*Records provided:*
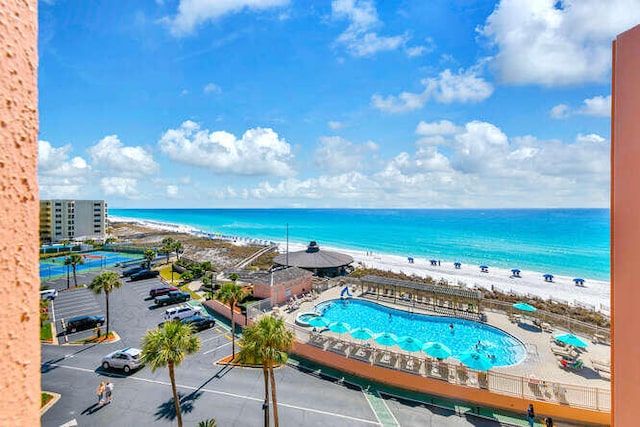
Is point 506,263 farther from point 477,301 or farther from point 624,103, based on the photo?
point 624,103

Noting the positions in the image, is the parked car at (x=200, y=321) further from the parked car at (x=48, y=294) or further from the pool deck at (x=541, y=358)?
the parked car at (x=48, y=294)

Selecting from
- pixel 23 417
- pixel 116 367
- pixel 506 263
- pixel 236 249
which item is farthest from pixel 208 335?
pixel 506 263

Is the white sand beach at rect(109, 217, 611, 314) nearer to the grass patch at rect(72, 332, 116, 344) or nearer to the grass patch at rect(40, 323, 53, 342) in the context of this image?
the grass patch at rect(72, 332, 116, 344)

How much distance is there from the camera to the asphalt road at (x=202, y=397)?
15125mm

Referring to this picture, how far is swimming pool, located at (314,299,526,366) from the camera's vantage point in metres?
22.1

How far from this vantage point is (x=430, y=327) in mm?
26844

...

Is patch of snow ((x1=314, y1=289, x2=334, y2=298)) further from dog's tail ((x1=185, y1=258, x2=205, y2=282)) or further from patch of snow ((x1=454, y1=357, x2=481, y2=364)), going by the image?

*What the exercise asks:*
Count the lines in the data above that contain the string "camera", and give only the number.

*Solution for this problem:*
2